▶ [Tasks to perform]:
#1 Answer these questions about the mountain-trail passage:
(a) What did Cheremi do with his thumbs before sending out the "telephone call"?
(b) In what place is the woman of Shoshi married?
(c) How much money does Lulash owe Cheremi?
#2 Continue the passage about the mountain trail from where it stops.

▶ [Reading passage]:

——————————

We went on, up and down the trail, over mountain after mountain that at home no one would dream of climbing. The rain fell again, bringing premature night down with the flood of water, and again we came into clear weather and saw all the colors of sunset on the clouds below and around us.
Many times we passed above villages that clung like mud-daubers’ nests on the cliffs below the trail, and once Cheremi stopped at the trail’s edge and, closing his ears firmly with his thumbs, sent out into the interminable miles of air the clear high note of the “telephone call.”
A voice from the depths responded, and, searching with our eyes, we discovered a white-and-black figure among the rocks some hundreds of feet below. Then this conversation ensued:
“Are you a man?”
“I am a woman of Shoshi, married in Pultit.”
“What is the name of your husband?”
“The name of my husband is Lulash.”
“Say to your husband, Lulash, that Cheremi is on the trail. Cheremi goes to Plani with four strangers from far away and with a Mohammedan youth of Scutari. To-night Cheremi will be in Plani. Say to Lulash that he may bring to Cheremi in Plani the hundred kronen which he owes him.”

——————————

[Extracted records]

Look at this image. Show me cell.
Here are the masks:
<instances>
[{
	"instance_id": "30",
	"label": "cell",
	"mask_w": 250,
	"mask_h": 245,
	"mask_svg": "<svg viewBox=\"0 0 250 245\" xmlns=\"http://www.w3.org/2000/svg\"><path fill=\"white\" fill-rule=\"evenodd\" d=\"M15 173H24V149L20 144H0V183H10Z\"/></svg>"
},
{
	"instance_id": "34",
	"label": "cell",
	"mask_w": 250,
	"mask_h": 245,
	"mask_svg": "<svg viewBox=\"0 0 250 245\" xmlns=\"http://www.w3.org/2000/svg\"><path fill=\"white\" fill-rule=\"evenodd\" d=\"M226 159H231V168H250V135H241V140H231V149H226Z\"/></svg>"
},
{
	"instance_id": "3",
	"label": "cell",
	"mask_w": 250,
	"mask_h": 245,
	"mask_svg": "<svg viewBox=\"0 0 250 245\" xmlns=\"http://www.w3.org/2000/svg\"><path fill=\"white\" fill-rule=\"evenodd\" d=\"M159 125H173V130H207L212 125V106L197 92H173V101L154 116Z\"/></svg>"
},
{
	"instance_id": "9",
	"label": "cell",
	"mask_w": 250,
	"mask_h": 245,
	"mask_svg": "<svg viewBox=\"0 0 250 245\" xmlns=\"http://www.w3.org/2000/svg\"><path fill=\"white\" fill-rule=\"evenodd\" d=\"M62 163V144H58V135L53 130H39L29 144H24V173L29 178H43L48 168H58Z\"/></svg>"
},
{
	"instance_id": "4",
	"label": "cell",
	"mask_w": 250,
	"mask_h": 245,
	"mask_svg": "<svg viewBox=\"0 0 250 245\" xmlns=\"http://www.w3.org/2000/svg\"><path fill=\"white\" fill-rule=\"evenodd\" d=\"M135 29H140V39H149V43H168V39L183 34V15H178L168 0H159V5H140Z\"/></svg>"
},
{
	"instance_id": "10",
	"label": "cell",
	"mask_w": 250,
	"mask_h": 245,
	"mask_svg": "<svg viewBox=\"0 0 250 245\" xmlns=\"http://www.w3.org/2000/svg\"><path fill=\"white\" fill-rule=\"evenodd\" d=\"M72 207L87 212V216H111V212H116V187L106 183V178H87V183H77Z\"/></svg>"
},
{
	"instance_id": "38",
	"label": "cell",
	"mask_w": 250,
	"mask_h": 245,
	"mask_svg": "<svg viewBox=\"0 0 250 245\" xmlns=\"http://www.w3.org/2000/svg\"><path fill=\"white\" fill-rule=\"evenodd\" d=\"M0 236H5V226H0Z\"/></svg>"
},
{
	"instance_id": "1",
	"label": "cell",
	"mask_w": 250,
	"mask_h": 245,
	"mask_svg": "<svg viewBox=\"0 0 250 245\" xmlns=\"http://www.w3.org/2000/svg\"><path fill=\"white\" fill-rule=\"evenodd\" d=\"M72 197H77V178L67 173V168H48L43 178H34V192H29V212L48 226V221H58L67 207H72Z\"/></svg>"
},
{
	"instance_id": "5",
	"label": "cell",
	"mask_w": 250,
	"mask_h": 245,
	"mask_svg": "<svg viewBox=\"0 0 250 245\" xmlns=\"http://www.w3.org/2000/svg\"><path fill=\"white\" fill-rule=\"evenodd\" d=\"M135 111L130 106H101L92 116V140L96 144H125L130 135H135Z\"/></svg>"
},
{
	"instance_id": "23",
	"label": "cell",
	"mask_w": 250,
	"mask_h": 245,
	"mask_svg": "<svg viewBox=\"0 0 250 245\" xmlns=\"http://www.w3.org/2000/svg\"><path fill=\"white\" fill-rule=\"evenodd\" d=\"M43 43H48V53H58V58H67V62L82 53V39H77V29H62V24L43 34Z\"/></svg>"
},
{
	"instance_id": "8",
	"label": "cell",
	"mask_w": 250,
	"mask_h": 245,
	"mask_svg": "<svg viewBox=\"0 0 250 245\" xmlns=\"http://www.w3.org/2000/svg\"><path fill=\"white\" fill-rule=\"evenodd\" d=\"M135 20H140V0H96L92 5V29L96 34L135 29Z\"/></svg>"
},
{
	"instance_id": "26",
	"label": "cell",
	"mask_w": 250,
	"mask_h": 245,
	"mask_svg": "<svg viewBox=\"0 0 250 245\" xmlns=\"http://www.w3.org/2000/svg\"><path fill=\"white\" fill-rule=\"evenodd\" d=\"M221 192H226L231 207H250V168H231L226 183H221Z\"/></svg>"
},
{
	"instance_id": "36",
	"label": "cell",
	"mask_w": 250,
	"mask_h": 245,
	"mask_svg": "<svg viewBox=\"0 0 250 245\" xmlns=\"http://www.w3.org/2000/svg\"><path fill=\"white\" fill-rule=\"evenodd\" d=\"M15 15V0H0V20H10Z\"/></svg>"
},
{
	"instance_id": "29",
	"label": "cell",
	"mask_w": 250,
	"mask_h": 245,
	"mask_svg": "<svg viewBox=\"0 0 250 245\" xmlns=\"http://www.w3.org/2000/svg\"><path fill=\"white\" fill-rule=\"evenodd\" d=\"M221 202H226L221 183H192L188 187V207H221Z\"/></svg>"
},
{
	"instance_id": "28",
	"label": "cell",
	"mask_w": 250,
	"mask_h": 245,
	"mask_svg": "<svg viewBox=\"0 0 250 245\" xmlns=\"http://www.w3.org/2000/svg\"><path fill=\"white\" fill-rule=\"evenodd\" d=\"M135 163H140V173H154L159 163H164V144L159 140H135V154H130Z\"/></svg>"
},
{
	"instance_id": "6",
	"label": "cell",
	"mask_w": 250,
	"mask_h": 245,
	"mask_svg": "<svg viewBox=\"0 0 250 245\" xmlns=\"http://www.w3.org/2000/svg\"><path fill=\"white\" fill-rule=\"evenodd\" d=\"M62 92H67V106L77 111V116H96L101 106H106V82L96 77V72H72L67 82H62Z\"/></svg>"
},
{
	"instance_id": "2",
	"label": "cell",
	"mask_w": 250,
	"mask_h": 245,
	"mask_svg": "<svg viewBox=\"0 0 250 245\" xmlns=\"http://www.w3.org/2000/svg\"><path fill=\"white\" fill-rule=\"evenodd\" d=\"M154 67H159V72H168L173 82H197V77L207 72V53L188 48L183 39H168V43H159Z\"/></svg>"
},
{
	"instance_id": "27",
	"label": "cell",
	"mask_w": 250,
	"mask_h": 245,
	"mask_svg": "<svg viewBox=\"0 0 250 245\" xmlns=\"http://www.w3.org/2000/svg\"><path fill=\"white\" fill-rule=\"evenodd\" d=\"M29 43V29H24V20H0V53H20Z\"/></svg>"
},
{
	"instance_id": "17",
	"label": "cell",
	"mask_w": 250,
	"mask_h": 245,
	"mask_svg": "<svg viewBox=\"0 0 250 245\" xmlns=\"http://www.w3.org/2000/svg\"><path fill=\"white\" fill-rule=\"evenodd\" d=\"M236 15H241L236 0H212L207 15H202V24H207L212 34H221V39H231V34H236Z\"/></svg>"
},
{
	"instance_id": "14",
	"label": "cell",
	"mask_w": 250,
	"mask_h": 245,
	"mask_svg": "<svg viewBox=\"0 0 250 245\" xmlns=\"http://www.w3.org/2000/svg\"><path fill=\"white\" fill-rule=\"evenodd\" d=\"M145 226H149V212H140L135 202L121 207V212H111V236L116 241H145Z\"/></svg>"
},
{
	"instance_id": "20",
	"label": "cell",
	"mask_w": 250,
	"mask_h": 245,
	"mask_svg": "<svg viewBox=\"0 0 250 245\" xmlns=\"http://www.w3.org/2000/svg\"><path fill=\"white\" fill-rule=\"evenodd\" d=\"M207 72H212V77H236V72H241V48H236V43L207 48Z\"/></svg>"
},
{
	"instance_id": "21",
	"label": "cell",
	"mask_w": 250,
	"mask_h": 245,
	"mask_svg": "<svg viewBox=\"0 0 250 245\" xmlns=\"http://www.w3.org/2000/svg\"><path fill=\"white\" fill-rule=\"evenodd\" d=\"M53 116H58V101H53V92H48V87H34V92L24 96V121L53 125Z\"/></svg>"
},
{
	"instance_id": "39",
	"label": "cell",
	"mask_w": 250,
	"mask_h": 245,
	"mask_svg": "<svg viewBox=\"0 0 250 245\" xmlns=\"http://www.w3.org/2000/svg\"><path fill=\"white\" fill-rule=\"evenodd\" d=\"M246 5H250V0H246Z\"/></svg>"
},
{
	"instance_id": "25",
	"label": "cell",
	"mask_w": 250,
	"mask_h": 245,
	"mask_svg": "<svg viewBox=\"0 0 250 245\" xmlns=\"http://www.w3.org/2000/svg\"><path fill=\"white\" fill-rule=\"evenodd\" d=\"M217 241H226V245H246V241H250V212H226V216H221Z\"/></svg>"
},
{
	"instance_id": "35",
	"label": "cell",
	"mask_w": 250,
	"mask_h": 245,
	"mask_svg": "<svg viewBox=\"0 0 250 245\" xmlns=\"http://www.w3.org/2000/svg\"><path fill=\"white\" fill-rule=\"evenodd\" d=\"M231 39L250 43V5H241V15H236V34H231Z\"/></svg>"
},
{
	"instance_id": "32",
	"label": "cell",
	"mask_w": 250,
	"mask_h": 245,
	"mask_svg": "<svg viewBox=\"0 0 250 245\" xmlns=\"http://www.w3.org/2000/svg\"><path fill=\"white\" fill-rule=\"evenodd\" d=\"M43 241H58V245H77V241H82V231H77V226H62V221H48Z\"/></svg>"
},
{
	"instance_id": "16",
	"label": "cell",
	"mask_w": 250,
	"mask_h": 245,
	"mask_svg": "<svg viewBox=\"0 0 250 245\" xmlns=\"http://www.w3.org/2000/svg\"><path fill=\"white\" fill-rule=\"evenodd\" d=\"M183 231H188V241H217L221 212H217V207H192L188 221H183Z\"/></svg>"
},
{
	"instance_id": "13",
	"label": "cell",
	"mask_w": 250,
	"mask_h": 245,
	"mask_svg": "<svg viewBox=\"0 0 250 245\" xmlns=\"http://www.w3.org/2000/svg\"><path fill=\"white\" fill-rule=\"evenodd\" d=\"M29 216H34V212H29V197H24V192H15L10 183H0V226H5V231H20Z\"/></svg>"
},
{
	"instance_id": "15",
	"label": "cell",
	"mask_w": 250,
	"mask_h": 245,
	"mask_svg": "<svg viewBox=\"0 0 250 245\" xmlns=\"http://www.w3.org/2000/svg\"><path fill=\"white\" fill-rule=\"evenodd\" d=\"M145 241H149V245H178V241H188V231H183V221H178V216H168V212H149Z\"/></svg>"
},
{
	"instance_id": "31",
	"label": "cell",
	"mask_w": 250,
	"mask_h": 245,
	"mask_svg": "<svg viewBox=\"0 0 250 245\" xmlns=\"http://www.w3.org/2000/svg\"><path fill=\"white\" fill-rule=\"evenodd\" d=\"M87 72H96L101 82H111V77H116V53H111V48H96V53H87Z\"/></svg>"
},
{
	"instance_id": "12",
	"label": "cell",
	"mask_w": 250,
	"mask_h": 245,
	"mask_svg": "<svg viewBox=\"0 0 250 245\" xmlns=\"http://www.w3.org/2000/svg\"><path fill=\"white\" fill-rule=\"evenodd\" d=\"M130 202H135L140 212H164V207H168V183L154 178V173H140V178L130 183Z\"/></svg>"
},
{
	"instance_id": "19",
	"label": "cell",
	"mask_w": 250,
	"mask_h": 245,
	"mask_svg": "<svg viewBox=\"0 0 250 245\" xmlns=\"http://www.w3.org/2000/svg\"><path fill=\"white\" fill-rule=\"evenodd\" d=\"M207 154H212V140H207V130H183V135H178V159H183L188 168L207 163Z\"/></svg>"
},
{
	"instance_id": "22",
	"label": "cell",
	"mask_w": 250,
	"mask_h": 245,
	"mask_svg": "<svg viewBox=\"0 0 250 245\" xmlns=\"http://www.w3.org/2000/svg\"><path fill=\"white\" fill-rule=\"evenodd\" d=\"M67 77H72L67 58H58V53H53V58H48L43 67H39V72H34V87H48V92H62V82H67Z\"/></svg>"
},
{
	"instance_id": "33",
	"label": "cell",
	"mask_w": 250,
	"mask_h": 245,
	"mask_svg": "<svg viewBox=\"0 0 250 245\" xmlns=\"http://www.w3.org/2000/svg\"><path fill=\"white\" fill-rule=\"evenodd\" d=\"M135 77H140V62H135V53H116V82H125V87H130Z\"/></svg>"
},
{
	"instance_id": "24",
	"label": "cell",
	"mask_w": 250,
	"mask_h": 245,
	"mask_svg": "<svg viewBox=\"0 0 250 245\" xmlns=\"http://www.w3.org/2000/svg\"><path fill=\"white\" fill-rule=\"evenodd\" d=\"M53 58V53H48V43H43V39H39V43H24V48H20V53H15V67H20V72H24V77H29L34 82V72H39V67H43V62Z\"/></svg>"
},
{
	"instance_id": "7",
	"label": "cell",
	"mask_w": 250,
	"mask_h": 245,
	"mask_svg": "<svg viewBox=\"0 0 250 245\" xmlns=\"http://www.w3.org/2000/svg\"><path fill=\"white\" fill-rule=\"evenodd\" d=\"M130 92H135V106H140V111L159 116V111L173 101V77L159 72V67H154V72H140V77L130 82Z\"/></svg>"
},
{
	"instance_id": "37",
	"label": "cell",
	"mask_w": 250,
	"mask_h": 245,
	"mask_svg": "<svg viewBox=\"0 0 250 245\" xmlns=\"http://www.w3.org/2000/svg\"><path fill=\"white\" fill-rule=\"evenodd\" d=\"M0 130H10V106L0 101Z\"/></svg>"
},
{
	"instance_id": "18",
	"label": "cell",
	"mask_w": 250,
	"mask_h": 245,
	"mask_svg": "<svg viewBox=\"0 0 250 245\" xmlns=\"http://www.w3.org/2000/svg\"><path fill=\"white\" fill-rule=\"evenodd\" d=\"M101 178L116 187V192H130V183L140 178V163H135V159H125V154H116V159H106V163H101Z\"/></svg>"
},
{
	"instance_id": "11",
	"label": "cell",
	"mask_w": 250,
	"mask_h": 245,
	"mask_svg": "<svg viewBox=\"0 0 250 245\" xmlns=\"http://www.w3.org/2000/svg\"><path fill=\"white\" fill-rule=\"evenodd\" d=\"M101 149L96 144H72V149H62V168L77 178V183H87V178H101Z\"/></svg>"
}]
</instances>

——————————

▶ [The responses]:
#1
(a) He closed his ears firmly with them.
(b) In Pultit.
(c) One hundred kronen.

#2
“I will say to my husband, Lulash, that Cheremi is on the trail. Cheremi goes to Plani with four strangers from far away and with a Mohammedan youth of Scutari. To-night Cheremi will be in Plani. I will say to Lulash that he may bring to Cheremi in Plani the hundred kronen which he owes him.”
“Oo-ee-oo-oo!” The final shrill call came circling back among the peaks like ripples of disturbed water, and up through its circling came the answering call of the woman. Since he had been telephoning to a woman, Cheremi did not fire his rifle three times, for which my ears were grateful.
We went on. And once, as I clambered up the side of a rock pile that the child of a giant might have made in building a tower with blocks, my staff (ah, how grateful I was for that third leg!) dislodged a stone the size of my head, and Cheremi, turning like a cat, flung himself downward and caught it as it tottered on the trail’s edge. Then I looked and saw, far below, the miniature images of a woman and a cradle, set among moving white spots that were sheep, and I saw that the rock would have gone down the slope like a bomb from an airplane and struck the cradle beside which the woman was sitting, and, I thought, spinning.
“One must be careful on the trails,” said Cheremi, and as the men at that moment had finished a song with a joyous fusillade of rifle shots, I asked if people were not sometimes killed by stray bullets. Perolli said that of course it happened now and then, but everyone understood that the killing was an accident and it caused no blood feud. Accidents, he remarked, will happen anywhere, and he spoke of the death toll of automobiles, which at that moment seemed as far from my knowledge as the twenty centuries that separated us from them.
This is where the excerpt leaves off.